You are not right. Either you stick to ticks or you don't care about it entirely. Check DateTime implementation, each access to milliseconds property involve converting internal representaion (in ticks) to ms including division. This can hurt performance on old (Pentium class) compulters (I measure it myself and you can too).

In general I will agree with you. We don't care about representation here because it does not give us noticeable performance boost.

It just my habbit. I process billions of DateTime in recent project so coded accordingly to it. In my project there are noticeable difference between processing by ticks and by other components of DateTime.

8) The attempt to keep track of available threads does not seem likely to be effective

I just want to demonstrate you have to care about it. In real world you have to implement far from my straightful logic of scheduling and monitoring resources.

I want to demonstrate timer wheel algorithm and point to some problem that author have to think when implement it.

You are absolutely right I have to warn about it. I thought "quickly ptototype" would be enough. My solution in any means can't be used in production.

Nick Martyshchenko
Wow, you REALLY care about my question lol +1, and I do understand C# code... I learned it a few semesters after VB in college. It uses same API as VB so every things pretty much same, just different syntax. +1 for taking serious interest.
Jrud
There are some good ideas in here, but also some issues, including many over-complications. 1) I wouldn't recommend using SortedList here, or anywhere else, as it's an obsolete .NET 1.1 class. 2) In general, there's no need to complicate the code with special cases for simultaneous events. 3) The IsWorking method should just use a memory barrier and then read the value directly. 4) The GetJobs method looks like it could lock for an extended period. Is it necessary? 5) A lock-free queue is available in .NET 4.0.

SOURCE MATERIAL -
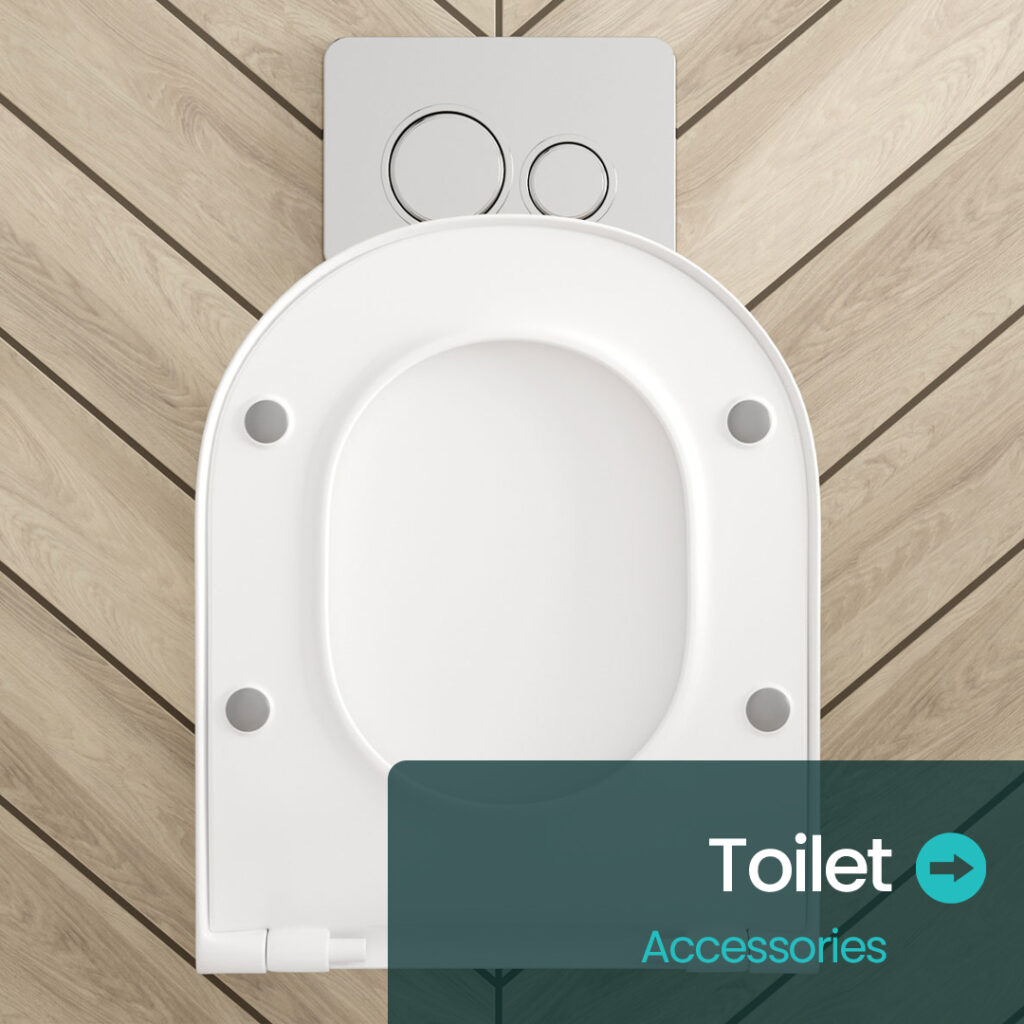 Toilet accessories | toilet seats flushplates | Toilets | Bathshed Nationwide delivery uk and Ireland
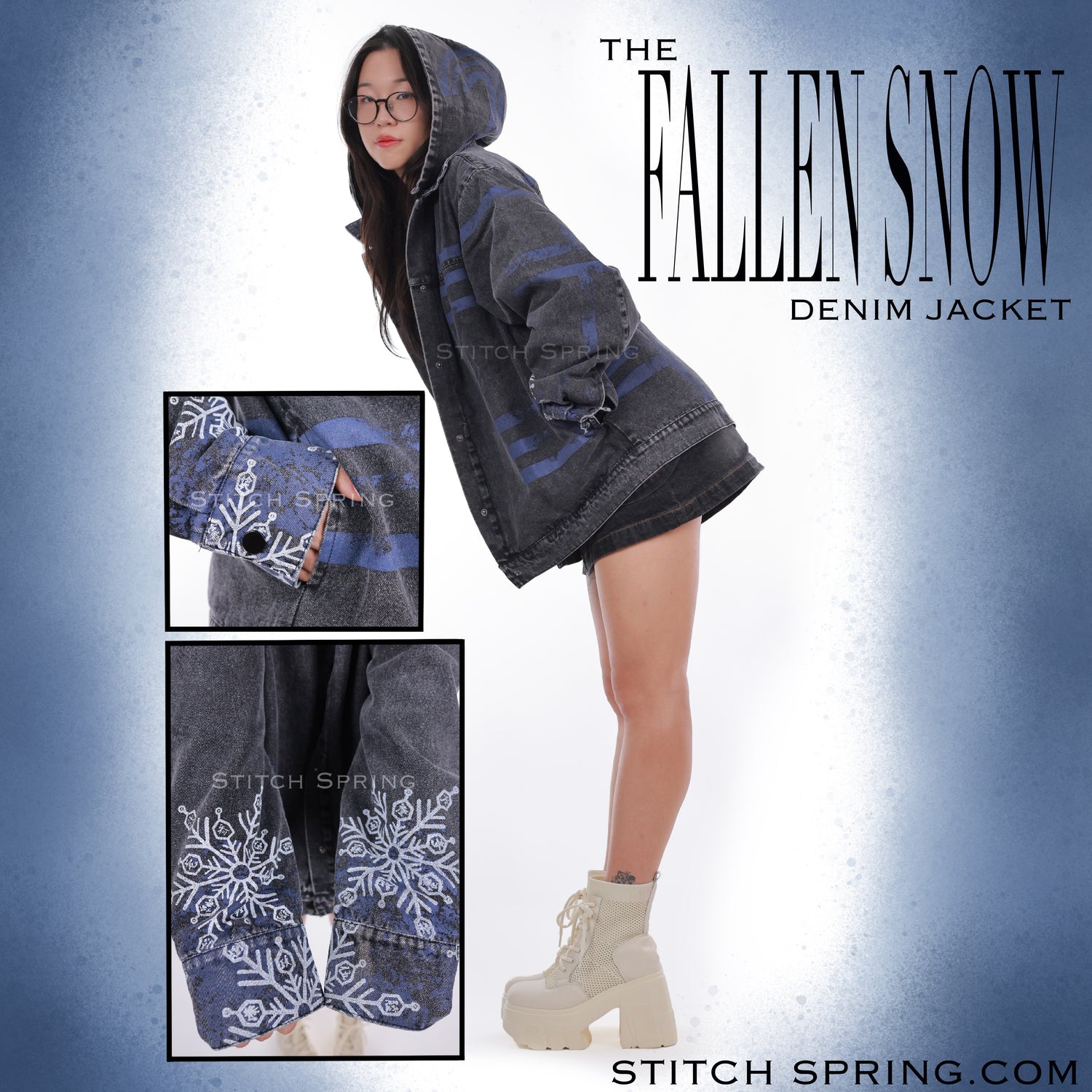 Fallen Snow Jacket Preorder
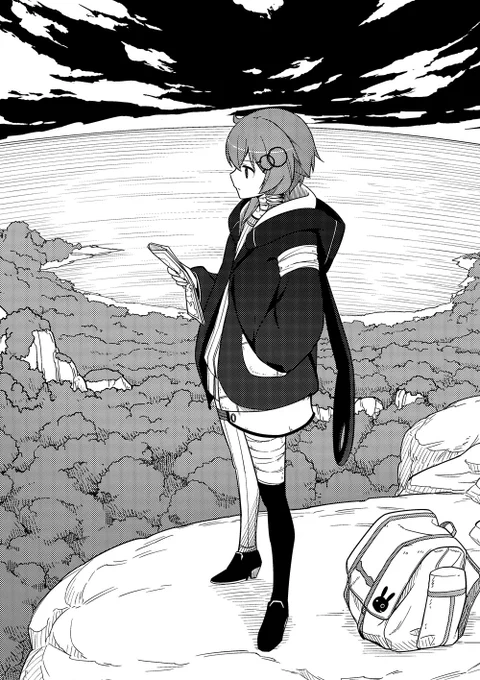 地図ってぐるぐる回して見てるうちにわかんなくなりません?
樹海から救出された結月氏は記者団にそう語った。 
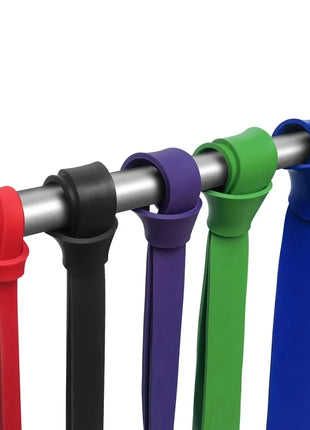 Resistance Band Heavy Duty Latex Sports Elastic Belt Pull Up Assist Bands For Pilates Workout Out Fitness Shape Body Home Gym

--

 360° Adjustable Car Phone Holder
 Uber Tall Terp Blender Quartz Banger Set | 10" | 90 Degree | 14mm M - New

TASKS AND EXERCISES -
1. From the forum thread, echo the stretch from "In general I" through "when implement it." without changing a word.
2. Render this sentence from the forum thread in Spanish: "There are some good ideas in here, but also some issues, including many over-complications."
3. Decide whether each statement agrees with the forum thread, answering yes or no and quoting the words that settle it: (a) SortedList is described as an obsolete .NET 1.1 class. (b) A lock-free queue is said to be available in .NET 3.5. (c) The prototype solution is presented as suitable for production.

OUTPUTS BY TASK -
1.
In general I will agree with you. We don't care about representation here because it does not give us noticeable performance boost.

It just my habbit. I process billions of DateTime in recent project so coded accordingly to it. In my project there are noticeable difference between processing by ticks and by other components of DateTime.

8) The attempt to keep track of available threads does not seem likely to be effective

I just want to demonstrate you have to care about it. In real world you have to implement far from my straightful logic of scheduling and monitoring resources.

I want to demonstrate timer wheel algorithm and point to some problem that author have to think when implement it.

2. Aquí hay algunas buenas ideas, pero también algunos problemas, incluidas muchas complicaciones excesivas.

3.
(a) Yes: "it's an obsolete .NET 1.1 class"
(b) No: "A lock-free queue is available in .NET 4.0."
(c) No: "My solution in any means can't be used in production."